Material for the task:

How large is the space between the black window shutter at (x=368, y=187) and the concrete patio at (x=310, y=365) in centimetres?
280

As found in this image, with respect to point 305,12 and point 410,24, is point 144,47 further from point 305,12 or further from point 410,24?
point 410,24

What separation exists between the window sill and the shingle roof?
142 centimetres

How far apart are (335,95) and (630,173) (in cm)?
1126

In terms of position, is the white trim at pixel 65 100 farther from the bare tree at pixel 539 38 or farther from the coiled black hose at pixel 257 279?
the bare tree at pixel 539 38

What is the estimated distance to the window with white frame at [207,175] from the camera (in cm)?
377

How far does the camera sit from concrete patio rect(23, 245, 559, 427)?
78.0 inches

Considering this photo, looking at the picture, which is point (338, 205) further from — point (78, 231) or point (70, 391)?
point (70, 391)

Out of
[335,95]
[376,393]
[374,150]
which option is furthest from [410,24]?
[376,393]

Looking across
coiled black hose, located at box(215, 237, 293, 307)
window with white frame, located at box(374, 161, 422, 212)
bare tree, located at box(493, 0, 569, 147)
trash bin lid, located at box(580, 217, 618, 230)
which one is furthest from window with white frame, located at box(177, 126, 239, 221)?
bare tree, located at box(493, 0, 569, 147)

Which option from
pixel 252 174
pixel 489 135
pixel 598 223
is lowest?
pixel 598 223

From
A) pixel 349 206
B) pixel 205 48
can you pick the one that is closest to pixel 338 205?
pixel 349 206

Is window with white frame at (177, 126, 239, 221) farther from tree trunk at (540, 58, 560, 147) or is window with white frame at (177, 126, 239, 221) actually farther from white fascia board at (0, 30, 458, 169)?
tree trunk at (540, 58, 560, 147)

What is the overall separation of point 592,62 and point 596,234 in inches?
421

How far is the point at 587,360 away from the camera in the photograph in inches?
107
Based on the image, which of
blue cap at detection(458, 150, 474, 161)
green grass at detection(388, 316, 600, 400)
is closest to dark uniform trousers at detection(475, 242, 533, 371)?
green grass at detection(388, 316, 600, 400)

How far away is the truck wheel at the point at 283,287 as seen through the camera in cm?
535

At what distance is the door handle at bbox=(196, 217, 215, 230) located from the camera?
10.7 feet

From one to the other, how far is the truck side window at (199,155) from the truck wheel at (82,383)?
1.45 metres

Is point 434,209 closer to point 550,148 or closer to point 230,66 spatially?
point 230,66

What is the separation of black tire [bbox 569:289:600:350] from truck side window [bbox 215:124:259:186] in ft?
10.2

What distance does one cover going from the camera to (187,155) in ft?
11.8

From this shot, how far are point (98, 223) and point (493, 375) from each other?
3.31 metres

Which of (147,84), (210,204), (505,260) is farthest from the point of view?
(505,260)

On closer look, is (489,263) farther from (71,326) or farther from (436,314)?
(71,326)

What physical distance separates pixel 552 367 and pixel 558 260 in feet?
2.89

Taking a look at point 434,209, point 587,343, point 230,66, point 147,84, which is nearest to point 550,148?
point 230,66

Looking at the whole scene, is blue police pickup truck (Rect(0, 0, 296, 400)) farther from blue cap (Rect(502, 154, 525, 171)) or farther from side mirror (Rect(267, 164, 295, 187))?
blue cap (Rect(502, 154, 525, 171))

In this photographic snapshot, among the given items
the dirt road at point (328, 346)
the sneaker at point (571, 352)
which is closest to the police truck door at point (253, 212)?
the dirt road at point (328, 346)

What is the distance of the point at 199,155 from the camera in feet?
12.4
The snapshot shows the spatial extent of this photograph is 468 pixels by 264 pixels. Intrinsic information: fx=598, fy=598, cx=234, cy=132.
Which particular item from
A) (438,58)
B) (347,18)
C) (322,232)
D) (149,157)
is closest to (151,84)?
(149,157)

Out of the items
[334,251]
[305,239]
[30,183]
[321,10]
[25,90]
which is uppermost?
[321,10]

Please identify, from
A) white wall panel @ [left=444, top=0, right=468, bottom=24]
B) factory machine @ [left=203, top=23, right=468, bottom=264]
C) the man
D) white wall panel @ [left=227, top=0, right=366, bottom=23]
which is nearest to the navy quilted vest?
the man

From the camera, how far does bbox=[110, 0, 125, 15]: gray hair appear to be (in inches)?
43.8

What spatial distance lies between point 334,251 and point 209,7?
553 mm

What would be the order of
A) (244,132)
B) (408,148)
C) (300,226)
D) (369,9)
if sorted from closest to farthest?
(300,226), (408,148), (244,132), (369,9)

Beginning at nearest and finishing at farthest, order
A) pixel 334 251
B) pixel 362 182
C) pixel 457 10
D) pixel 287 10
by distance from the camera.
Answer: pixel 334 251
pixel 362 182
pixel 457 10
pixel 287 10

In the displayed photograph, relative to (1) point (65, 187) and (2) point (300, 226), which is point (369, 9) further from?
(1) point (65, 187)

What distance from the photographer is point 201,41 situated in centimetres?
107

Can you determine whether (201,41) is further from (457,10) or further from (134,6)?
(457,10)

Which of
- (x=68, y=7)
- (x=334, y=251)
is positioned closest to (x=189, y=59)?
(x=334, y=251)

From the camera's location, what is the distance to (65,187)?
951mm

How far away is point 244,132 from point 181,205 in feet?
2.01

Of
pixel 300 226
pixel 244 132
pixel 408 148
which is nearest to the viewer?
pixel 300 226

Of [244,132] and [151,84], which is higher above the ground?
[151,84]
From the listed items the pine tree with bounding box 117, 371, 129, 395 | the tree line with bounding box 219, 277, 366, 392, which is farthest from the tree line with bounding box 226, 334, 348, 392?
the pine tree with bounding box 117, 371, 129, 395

What to produce: Rewrite all of the items above, replacing every occurrence of "coiled black hose" with "garden hose" and leaving everything else unchanged.

Output for this exercise:
How large is the space between the black window shutter at (x=368, y=187) and the concrete patio at (x=310, y=365) in centimetres?
280

As found in this image, with respect to point 305,12 and point 410,24, is point 144,47 further from point 305,12 or further from point 410,24?
point 410,24

What separation exists between the window sill and the shingle roof?
142 centimetres

How far apart are (335,95) and (630,173) (in cm)?
1126

In terms of position, is the white trim at pixel 65 100 farther from the bare tree at pixel 539 38 or farther from the garden hose at pixel 257 279?
the bare tree at pixel 539 38

What is the estimated distance to the window with white frame at [207,175] from the camera (in cm)?
377

How far does the camera sit from concrete patio rect(23, 245, 559, 427)?
78.0 inches

Considering this photo, looking at the picture, which is point (338, 205) further from — point (78, 231) or point (70, 391)?
point (70, 391)

Out of
[335,95]
[376,393]
[374,150]
which option is furthest from [410,24]?
[376,393]

Looking across
garden hose, located at box(215, 237, 293, 307)
window with white frame, located at box(374, 161, 422, 212)
bare tree, located at box(493, 0, 569, 147)
trash bin lid, located at box(580, 217, 618, 230)
which one is furthest from window with white frame, located at box(177, 126, 239, 221)?
bare tree, located at box(493, 0, 569, 147)

Which option from
pixel 252 174
pixel 489 135
pixel 598 223
is lowest?
pixel 598 223

From
A) pixel 349 206
B) pixel 205 48
can you pick the one that is closest to pixel 338 205?
pixel 349 206

Is window with white frame at (177, 126, 239, 221) farther from tree trunk at (540, 58, 560, 147) or is window with white frame at (177, 126, 239, 221) actually farther from white fascia board at (0, 30, 458, 169)?
tree trunk at (540, 58, 560, 147)

What is the overall separation of point 592,62 and point 596,234 in inches?
421

How far is the point at 587,360 away from the camera in the photograph in inches?
107
Based on the image, which of
blue cap at detection(458, 150, 474, 161)
green grass at detection(388, 316, 600, 400)
is closest to dark uniform trousers at detection(475, 242, 533, 371)?
green grass at detection(388, 316, 600, 400)

How far away is the truck wheel at the point at 283,287 as seen through the camera in cm?
535

At what distance is the door handle at bbox=(196, 217, 215, 230) located from the camera?
10.7 feet

From one to the other, how far is the truck side window at (199,155) from the truck wheel at (82,383)?
1.45 metres

Is point 434,209 closer to point 550,148 or closer to point 230,66 spatially?
point 230,66

What is the separation of black tire [bbox 569:289:600:350] from truck side window [bbox 215:124:259:186] in ft?
10.2

What distance does one cover going from the camera to (187,155) in ft?
11.8

From this shot, how far are point (98, 223) and point (493, 375) from each other?
3.31 metres

Which of (147,84), (210,204), (505,260) is farthest from the point of view?
(505,260)

On closer look, is (489,263) farther from (71,326) or farther from (436,314)?
(71,326)

What physical distance separates pixel 552 367 and pixel 558 260 in feet?
2.89

Taking a look at point 434,209, point 587,343, point 230,66, point 147,84, which is nearest to point 550,148?
point 230,66

Looking at the whole scene, is blue police pickup truck (Rect(0, 0, 296, 400)) farther from blue cap (Rect(502, 154, 525, 171)) or farther from side mirror (Rect(267, 164, 295, 187))?
blue cap (Rect(502, 154, 525, 171))

In this photographic snapshot, among the given items
the dirt road at point (328, 346)
the sneaker at point (571, 352)
which is closest to the police truck door at point (253, 212)?
the dirt road at point (328, 346)

What is the distance of the point at 199,155 from the camera in feet?
12.4
The snapshot shows the spatial extent of this photograph is 468 pixels by 264 pixels. Intrinsic information: fx=598, fy=598, cx=234, cy=132.
Which particular item from
A) (438,58)
B) (347,18)
C) (322,232)
D) (149,157)
is closest to (151,84)?
(149,157)

Out of the items
[334,251]
[305,239]
[30,183]
[321,10]
[25,90]
which is uppermost?
[321,10]

Please identify, from
A) white wall panel @ [left=444, top=0, right=468, bottom=24]
B) factory machine @ [left=203, top=23, right=468, bottom=264]
C) the man
D) white wall panel @ [left=227, top=0, right=366, bottom=23]
which is nearest to the navy quilted vest?
the man

From the camera, how far does bbox=[110, 0, 125, 15]: gray hair appear to be (in inches)?
43.8

What spatial distance lies between point 334,251 and point 209,7?
553 mm

What would be the order of
A) (244,132)
B) (408,148)
C) (300,226)
D) (369,9)
if sorted from closest to farthest?
(300,226), (408,148), (244,132), (369,9)

Beginning at nearest and finishing at farthest, order
A) pixel 334 251
B) pixel 362 182
C) pixel 457 10
D) pixel 287 10
by distance from the camera.
Answer: pixel 334 251
pixel 362 182
pixel 457 10
pixel 287 10

In the displayed photograph, relative to (1) point (65, 187) and (2) point (300, 226), which is point (369, 9) further from?
(1) point (65, 187)

What distance from the photographer is point 201,41 situated in centimetres?
107

Can you determine whether (201,41) is further from (457,10) or further from (134,6)?
(457,10)

Which of
- (x=68, y=7)
- (x=334, y=251)
is positioned closest to (x=189, y=59)?
(x=334, y=251)

From the camera's location, what is the distance to (65,187)?
951mm

How far away is point 244,132 from point 181,205 in feet?
2.01

Of
pixel 300 226
pixel 244 132
pixel 408 148
which is nearest to the viewer?
pixel 300 226

Of [244,132] and [151,84], which is higher above the ground?
[151,84]
From the listed items the pine tree with bounding box 117, 371, 129, 395 | the tree line with bounding box 219, 277, 366, 392, which is farthest from the tree line with bounding box 226, 334, 348, 392?
the pine tree with bounding box 117, 371, 129, 395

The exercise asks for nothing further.